## QUOTED PASSAGE
So, Oops!  Someone included the same column in the data twice, but with slightly different names. Why waste the space?  Why risk confusion?  Let's get rid of one of them:

We could do:


In [13]:
# deletes the series in-place. Can only operate on one item at a time
del xyzcust10['ZIP9_Supercode']
del xyzcust10['test']

del xyzcust10rev1['ZIP9_Supercode']
del xyzcust10rev1['test']

or

In [16]:
# Pandas drop command
xyzcust10red.drop(['ZIP9_Supercode','test'], axis=1, inplace=True)
xyzcust10red.info()

KeyError: "['ZIP9_Supercode' 'test'] not found in axis"

Let's next look at xyz transactional data that is in a table in a SQLite3 relational database (“RDB”) file that's called xyz.db.  You should have put the xyz.db file you downloaded from Canvas in the same directory as your python code.

You can use os.getcwd() to see your current directory.

In [17]:
os.getcwd()

'/Users/gurjy/Downloads/Exercise 3 2020 version 1'

If you installed the sqlite3 client, you can take a look at this database (“DB”) without using Python. sqlSQLite3 is a very simple and easy to use RDB, and it doesn't require a server.  Assuming that you've installed it and that you're in the directory where you put xyz.db, using the command from your OS command prompt:

c:\Users\Sharon\Desktop\MSDS 420\Mod 5 Exercise 3>sqlite3 xyz.db
SQLite version 3.21.0 2017-10-24 18:55:49
Enter ".help" for usage hints.

Questions about scene geometry:
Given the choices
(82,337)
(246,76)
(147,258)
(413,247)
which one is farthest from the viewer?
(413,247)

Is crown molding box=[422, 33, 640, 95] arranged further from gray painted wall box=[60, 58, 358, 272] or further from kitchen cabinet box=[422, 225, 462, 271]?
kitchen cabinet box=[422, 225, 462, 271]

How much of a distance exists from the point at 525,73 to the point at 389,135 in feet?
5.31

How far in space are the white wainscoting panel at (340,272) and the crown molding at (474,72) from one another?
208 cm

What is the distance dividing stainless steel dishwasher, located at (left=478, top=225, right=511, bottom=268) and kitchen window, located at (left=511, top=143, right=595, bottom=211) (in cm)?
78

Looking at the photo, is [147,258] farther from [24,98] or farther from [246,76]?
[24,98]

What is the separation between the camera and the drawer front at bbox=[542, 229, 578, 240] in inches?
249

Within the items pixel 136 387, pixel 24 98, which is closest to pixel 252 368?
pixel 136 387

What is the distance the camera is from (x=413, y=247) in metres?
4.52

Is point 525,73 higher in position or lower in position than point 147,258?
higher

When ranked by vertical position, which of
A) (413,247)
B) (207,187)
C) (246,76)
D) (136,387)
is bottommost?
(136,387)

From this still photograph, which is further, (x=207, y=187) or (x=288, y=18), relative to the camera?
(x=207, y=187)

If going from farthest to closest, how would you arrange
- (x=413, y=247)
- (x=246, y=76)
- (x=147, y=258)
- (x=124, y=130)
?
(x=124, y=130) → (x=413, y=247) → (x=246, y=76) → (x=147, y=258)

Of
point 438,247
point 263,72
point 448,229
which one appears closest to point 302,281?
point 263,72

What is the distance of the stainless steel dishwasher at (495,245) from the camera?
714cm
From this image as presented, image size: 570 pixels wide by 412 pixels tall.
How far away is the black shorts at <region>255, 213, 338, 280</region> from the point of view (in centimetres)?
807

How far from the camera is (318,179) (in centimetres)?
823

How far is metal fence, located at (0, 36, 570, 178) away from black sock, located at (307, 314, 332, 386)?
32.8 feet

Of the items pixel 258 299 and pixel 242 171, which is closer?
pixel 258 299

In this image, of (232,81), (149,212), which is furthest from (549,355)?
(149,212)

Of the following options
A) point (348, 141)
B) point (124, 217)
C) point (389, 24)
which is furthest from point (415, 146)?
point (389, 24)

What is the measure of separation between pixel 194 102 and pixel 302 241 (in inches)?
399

## EXERCISES
1 > Pick out each line in the records that contains the string "centimetres" and copy those lines.
2 > Take the walkthrough on dropping a duplicate column and opening an SQLite database further, starting after its last line.

## TASK RESPONSES
1 >
How far away is the black shorts at <region>255, 213, 338, 280</region> from the point of view (in centimetres)?
How far from the camera is (318,179) (in centimetres)?

2 >
sqlite>

will start sqlite3 and open the db file.  You can see the tables in this db with the sqlite3 command .tables .  (That's a period, “.” before tables. “Help” in sqlSQLite3 is .help  .)

sqlite> .tables
xyztrans
sqlite> 


There are a couple of different ways to read and write data to RDBs using Python, but the most flexible and easiest may be by using what's in pandas.  Pandas will make use of the SQLAlchemy package. SQLAlchemy provides a consistent interface with different RDBs, SQLite being one of them.

Let's get SQLAlchemy into our IPython session:


In [18]:
import sqlalchemy
from sqlalchemy import create_engine

Now let's specify the xyz db as the SQLite3 RDB we want to work with:

In [19]:
engine = create_engine('sqlite:///xyz.db')

This assumes that you have xyz.db in your current working directory.  There are different valid syntaxes, e.g.

sqlite:///:memory: (or, sqlite://) 
sqlite:///relative/path/to/file.db 
sqlite:////absolute/path/to/file.db 

We used the second syntax, above.  Be sure to use the correct number of slashes for the version you want to use.  You need the enclosing single quotes, too.


There's only one table in this RDB.  It's called “xyztrans.” Let's read it into a DataFrame:

In [20]:
# read in one table
xyztrans = pd.read_sql('xyztrans', engine)
xyztrans.info()

<class 'pandas.core.frame.DataFrame'>
RangeIndex: 62395 entries, 0 to 62394
Data columns (total 9 columns):
index           62395 non-null int64
ACCTNO          62395 non-null object
QTY             62395 non-null int64
TRANDATE        62395 non-null object
TRAN_CHANNEL    62395 non-null object
PRICE           62395 non-null float64
TOTAMT          62395 non-null float64
ORDERNO         62395 non-null object
DEPTDESCR       62395 non-null object
dtypes: float64(2), int64(2), object(5)
memory usage: 4.3+ MB


This db has only one table in it.  What if it had more than one, and you didn't know their names?  How would you know? Well, one way is to read some “metadata” from it:

In [21]:
from sqlalchemy import schema

In [22]:
xyzMetaData=schema.MetaData(bind=engine)
xyzMetaData.reflect()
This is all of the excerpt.